Transcribe the data that follows. Match it character for character.

........

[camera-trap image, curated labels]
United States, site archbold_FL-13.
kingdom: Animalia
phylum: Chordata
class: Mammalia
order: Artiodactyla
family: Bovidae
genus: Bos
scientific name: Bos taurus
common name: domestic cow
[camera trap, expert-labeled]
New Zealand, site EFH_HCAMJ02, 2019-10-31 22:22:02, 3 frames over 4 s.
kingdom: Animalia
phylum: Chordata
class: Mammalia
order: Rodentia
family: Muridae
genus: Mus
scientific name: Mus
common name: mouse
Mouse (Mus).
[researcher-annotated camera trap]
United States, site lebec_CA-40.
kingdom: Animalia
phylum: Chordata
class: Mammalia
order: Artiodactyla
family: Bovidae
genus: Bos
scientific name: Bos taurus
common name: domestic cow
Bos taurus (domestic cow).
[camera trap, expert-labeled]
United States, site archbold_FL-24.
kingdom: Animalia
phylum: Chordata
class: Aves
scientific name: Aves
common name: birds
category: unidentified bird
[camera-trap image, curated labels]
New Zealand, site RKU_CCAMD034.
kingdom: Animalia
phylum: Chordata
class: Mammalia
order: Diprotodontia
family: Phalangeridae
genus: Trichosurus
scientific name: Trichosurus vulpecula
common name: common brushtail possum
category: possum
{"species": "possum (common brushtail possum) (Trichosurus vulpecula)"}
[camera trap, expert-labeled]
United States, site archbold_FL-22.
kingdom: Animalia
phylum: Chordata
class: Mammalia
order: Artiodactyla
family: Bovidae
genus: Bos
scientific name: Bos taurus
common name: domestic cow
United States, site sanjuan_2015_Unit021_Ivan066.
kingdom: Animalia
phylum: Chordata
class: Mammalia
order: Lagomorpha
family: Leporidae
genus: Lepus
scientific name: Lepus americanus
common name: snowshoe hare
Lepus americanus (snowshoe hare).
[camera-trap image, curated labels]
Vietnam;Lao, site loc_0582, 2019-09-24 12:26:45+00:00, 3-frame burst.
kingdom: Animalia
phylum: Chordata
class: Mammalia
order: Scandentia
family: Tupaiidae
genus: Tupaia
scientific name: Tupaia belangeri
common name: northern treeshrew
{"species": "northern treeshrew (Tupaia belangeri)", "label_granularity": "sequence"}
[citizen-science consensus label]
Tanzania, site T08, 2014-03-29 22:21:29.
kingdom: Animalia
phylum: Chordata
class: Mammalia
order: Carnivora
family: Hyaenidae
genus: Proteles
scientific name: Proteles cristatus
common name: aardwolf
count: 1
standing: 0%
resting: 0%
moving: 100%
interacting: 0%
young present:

........

▶ **Answer box**:
[camera-trap image, curated labels]
United States, site archbold_FL-13.
kingdom: Animalia
phylum: Chordata
class: Mammalia
order: Artiodactyla
family: Bovidae
genus: Bos
scientific name: Bos taurus
common name: domestic cow
[camera trap, expert-labeled]
New Zealand, site EFH_HCAMJ02, 2019-10-31 22:22:02, 3 frames over 4 s.
kingdom: Animalia
phylum: Chordata
class: Mammalia
order: Rodentia
family: Muridae
genus: Mus
scientific name: Mus
common name: mouse
Mouse (Mus).
[researcher-annotated camera trap]
United States, site lebec_CA-40.
kingdom: Animalia
phylum: Chordata
class: Mammalia
order: Artiodactyla
family: Bovidae
genus: Bos
scientific name: Bos taurus
common name: domestic cow
Bos taurus (domestic cow).
[camera trap, expert-labeled]
United States, site archbold_FL-24.
kingdom: Animalia
phylum: Chordata
class: Aves
scientific name: Aves
common name: birds
category: unidentified bird
[camera-trap image, curated labels]
New Zealand, site RKU_CCAMD034.
kingdom: Animalia
phylum: Chordata
class: Mammalia
order: Diprotodontia
family: Phalangeridae
genus: Trichosurus
scientific name: Trichosurus vulpecula
common name: common brushtail possum
category: possum
{"species": "possum (common brushtail possum) (Trichosurus vulpecula)"}
[camera trap, expert-labeled]
United States, site archbold_FL-22.
kingdom: Animalia
phylum: Chordata
class: Mammalia
order: Artiodactyla
family: Bovidae
genus: Bos
scientific name: Bos taurus
common name: domestic cow
United States, site sanjuan_2015_Unit021_Ivan066.
kingdom: Animalia
phylum: Chordata
class: Mammalia
order: Lagomorpha
family: Leporidae
genus: Lepus
scientific name: Lepus americanus
common name: snowshoe hare
Lepus americanus (snowshoe hare).
[camera-trap image, curated labels]
Vietnam;Lao, site loc_0582, 2019-09-24 12:26:45+00:00, 3-frame burst.
kingdom: Animalia
phylum: Chordata
class: Mammalia
order: Scandentia
family: Tupaiidae
genus: Tupaia
scientific name: Tupaia belangeri
common name: northern treeshrew
{"species": "northern treeshrew (Tupaia belangeri)", "label_granularity": "sequence"}
[citizen-science consensus label]
Tanzania, site T08, 2014-03-29 22:21:29.
kingdom: Animalia
phylum: Chordata
class: Mammalia
order: Carnivora
family: Hyaenidae
genus: Proteles
scientific name: Proteles cristatus
common name: aardwolf
count: 1
standing: 0%
resting: 0%
moving: 100%
interacting: 0%
young present:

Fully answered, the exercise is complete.